Bernhard Mølemann (12 September 1702 – 25 July 1778) was a Danish historian and librarian. He served as chief librarian of the Royal Danish Library from 1748, professor of history at the University of Copenhagen from 1754 and Historiographer Royal from 1755. He was rector of the University of Copenhagen in 1756–57 and again in 1764–65. There is an epitaph to Møllmann created by Johannes Wiedewelt in the burial chapel of St. Peter's Church in Copenhagen.
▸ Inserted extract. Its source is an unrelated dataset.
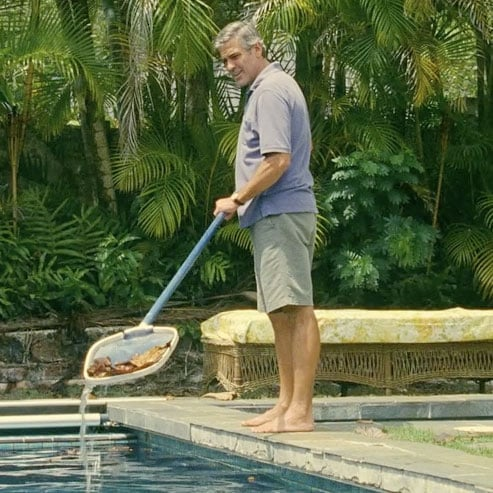The Descendants Trailer Starring George Clooney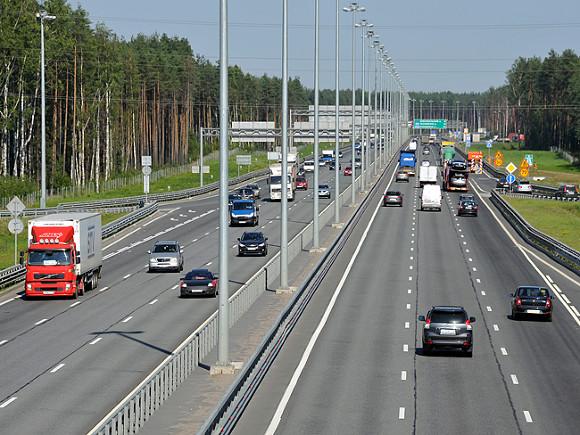 Движение по КАД между Рябовским и Колтушским шоссе полностью перекроют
==Early life and education==
Møllmann was born on 12 September 1702 in Flensburg as the son of merchant Carsten Møllmann and Gesine Paulsen. He received his first schooling in Flensburg before attending the grammar school in Lübeck. From 1721 to 1724 he studied at Wittenberg University. He also visited the universities in Halle, Jena and Leipzig. In 1725, he returned to his home town.

==Career==
In 1731, Møllmann moved to Copenhagen. With assistance from Gans Gram, he was employed at the Royal Danish Library. He was responsible for creating a catalogue of the library's book collection as well as the Gottorp manuscripts (11 folio volumes). In 1734, he was back in Germany. In 1740, he unsuccessfully competed with Henrik Stampe and P. Kofod Ancher for the professorial chair in law at the University of Copenhagen. In 1731, he was instead appointed as professor of antiquitates patriæ. In 1732, he became a Doctor of Law. In October 1743, he was also made a member of the university's konsistorium (governing body).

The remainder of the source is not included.